:: EXCERPT ::
---*---
Green v. Southfield et al
ORDER re 147 OBJECTION TO MAGISTRATE JUDGE ORDER GRANTING SOUTHFIELD DEFENDANTS' SECOND MOTION FOR PROTECTIVE ORDER, MOTION SUSTAIN OBJECTIONS re 139 Order on Motion for Protective Order filed by Dawn Green. Signed by District Judge Sean F. Cox. (JMcC)
UNITED STATES DISTRICT COURT
EASTERN DISTRICT OF MICHIGAN
Case No. 15-13479
City of Southfield, et al.,
Sean F. Cox
United States District Court Judge
ON PLAINTIFF’S OBJECTIONS
TO MAGISTRATE JUDGE’S ORDER ON
DEFENDANTS’ SECOND MOTION FOR PROTECTIVE ORDER (D.E. NO. 139)
The Southfield Defendants (hereinafter “Defendants”) filed two different motions for
protective orders, which were referred to the magistrate judge. This matter is currently before
the Court on Plaintiff’s objections to the magistrate judge’s order on Defendants’ Second Motion
for Protective Order. (D.E. No. 139).
On November 22, 2016, Magistrate Judge Whalen issued an Order granting the first
motion for protective order filed by Defendants. (D.E. No. 103). That order stated that “[f]or
the reasons and terms stated on the record on November 17, 2016, City of Southfield
Defendants’ Motion for Protective Order Preventing the Depositions of Chief Hawkins, Deputy
Chief Fitzgerald, and City Administrator Zorn [Doc. #86] is GRANTED, without prejudice to
Plaintiff seeking to depose these individuals if justified by their interrogatory responses.” (Id.).
The transcript of the November 17, 2016 states as follows:
THE COURT: I’m going to grant Southfield’s motion, Southfield defendant’s
motion for the protective order, but without prejudice to raising the issue again,
depending upon the responses to the interrogatories that have been propounded.
---*---
:: GIVEN INFORMATION ::
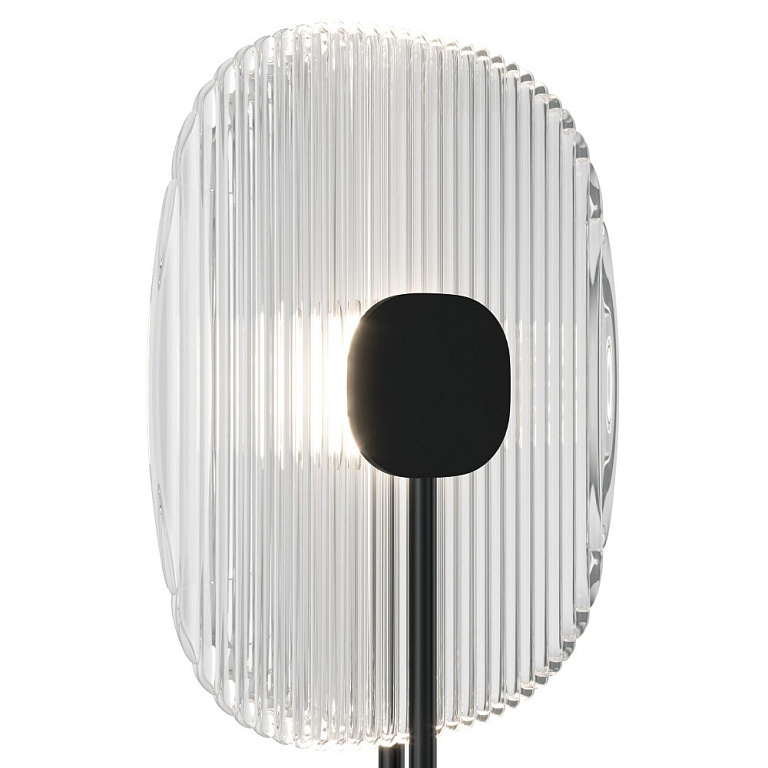 Торшер Maytoni Затмение MOD152FL-L1BK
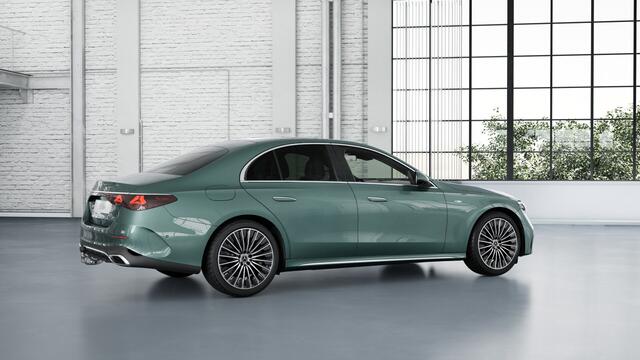 Mercedes-Benz E-KLASSE 300 e Sport Edition | Trekhaak | Premium pakket | Rijassistentiepakket Plus | Parkeerpakket met 360°-camera | KEYLESS GO-pakket | Memorypakket | Akoestisch comfortpakket | Leder pakket |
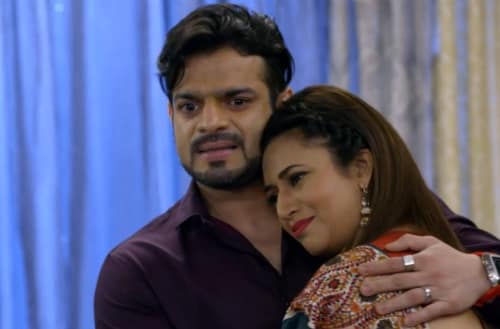 Yeh Hai Mohabbatein - 27. 7. 2018. - Išita i Raman su se pomirili, Rošni želi otići!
---*---
:: LIST OF TASKS ::
• A. Write out the passage of the court order starting with "The Southfield Defendants" and going on through "(D.E. No. 139).".
• B. Answer these questions from the court order.
(i) Which district judge signed the order?
(ii) On what date did Magistrate Judge Whalen issue the order granting the first motion for protective order?
(iii) Whose depositions did that first motion seek to prevent?

:: RESPONSES TO THE EXERCISE ::
• A.
The Southfield Defendants (hereinafter “Defendants”) filed two different motions for
protective orders, which were referred to the magistrate judge. This matter is currently before
the Court on Plaintiff’s objections to the magistrate judge’s order on Defendants’ Second Motion
for Protective Order. (D.E. No. 139).

• B.
(i) Sean F. Cox
(ii) November 22, 2016
(iii) Chief Hawkins, Deputy Chief Fitzgerald, and City Administrator Zorn